Background: High dose oncologic radiotherapy (RT) may affect normal function of pacemakers (PMs) or cardioverter-defibrillators (ICDs). Potentially life-threatening malfunctions may present in PM-dependent or ICD patients, and both manufacturers and guidelines discourage direct exposure.
Objective: To evaluate transient, electromagnetic-interferences (EMI)-related CIED malfunctions during direct exposure to doses up to 10 Gy, 18 PMs and 43 ICDs were evaluated in three different centers.

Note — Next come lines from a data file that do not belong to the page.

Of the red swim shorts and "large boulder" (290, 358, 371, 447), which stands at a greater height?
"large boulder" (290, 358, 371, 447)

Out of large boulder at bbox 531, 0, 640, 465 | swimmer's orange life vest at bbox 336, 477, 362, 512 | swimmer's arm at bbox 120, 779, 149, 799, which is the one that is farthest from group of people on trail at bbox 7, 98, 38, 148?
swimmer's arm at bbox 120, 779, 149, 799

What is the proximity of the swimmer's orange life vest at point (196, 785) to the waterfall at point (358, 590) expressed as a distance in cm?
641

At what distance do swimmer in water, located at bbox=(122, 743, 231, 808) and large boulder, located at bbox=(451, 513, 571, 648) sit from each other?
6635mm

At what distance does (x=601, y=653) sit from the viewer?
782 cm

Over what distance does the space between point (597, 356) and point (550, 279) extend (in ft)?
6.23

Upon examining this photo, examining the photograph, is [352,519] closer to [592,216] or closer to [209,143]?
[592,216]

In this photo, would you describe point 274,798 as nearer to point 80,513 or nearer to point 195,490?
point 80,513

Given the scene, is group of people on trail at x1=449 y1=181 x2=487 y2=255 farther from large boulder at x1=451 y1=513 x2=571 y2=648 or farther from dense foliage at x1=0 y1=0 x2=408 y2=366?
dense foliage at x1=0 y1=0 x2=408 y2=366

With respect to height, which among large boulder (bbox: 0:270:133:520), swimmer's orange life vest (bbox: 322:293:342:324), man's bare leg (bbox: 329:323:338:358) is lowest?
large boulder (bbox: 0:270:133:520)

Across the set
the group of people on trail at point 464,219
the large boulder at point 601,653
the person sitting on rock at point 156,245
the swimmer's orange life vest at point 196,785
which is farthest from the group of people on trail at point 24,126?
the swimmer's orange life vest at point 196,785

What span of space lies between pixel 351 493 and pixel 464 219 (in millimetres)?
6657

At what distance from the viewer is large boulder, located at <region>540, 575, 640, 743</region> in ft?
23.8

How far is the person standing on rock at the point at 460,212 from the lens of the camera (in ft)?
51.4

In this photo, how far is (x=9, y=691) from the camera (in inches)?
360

Methods: All CIEDs had baseline interrogation. Rate-adaptive function was disabled. In ICDs, antitachycardia therapies were disabled, with the detection windows for ventricular tachycardia (VT)/ventricular fibrillation (VF) still working. The CIEDs were randomized to receive either 2-, 5- or 10-Gy direct exposure by a 6-MV linear accelerator in a makeshift water phantom. During exposure, all the CIEDs were observed in a real-time session using manufacturer-specific programmers. Device function, such as pacing and sense issues, parameter settings, noise interferences, detections, was recorder by the video camera in the bunker throughout the entire exposure.

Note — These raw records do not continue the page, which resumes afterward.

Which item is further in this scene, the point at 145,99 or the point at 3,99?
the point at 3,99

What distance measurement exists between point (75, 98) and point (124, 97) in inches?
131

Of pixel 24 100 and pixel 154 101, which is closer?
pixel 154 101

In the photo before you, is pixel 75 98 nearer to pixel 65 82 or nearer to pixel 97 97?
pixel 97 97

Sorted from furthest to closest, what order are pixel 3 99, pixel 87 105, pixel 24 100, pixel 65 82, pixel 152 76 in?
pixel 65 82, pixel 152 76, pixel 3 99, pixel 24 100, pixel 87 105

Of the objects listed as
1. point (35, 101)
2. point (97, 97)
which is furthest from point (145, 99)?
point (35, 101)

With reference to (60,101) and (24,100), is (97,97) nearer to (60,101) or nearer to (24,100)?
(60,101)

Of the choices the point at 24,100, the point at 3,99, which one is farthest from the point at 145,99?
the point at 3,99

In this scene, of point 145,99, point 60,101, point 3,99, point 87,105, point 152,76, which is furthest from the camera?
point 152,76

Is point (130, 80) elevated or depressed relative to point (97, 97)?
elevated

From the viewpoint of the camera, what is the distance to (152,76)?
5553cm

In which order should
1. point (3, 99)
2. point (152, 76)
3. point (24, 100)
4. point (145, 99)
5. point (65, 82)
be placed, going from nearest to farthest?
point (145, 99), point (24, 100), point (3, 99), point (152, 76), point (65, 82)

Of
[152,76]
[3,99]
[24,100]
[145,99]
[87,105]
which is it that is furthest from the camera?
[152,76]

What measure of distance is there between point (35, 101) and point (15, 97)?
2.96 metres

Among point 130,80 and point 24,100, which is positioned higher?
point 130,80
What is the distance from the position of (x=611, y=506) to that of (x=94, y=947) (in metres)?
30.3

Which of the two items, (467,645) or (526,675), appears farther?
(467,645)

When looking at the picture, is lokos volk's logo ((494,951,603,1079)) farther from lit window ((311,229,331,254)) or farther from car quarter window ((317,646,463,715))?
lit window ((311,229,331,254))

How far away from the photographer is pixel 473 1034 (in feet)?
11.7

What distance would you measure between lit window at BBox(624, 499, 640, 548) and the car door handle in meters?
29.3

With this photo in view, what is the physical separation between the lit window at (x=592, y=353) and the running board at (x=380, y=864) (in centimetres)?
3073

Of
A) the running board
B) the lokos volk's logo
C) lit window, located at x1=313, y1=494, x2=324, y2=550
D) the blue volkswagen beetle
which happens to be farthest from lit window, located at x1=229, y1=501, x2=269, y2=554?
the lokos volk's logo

Results: During exposure, 14 PMs (23% overall; 77.8% among PMs) recorded minor EMI. Four PMs (6.6% overall; 22.2% among PMs) reported neither transient malfunction nor minor EMI. 40 ICDs (65.6% overall; 93% among ICDs) recorded major or minor transient EMI. For instance, 16 ICDs (26.2% overall; 37.2% among ICDs) reported EMI-related over-sense, pacing inhibition and VT/VF detections, while 24 ICDs (39.3% overall; 55.8% among ICDs) recorded minor EMI, and no detections were observed. Three ICDs (4.9% overall; 7% among ICDs) reported neither transient malfunction nor EMI. At immediate post-exposure interrogation, the ICDs that recorded major real-time malfunctions reported multiple VT/VF detections stored in the devices’ memories. Transient EMIs were observed regardless of either 2-, 5- or 10-Gy photon dose.
Conclusion: EMI-related sense issues were observed in the majority of our last-generation wireless-enabled CIEDs all through direct exposure. In high risk patients, magnet application on the CIED site or reprogramming to the asynchronous mode are still an issue to deal with during even 6-MV RT.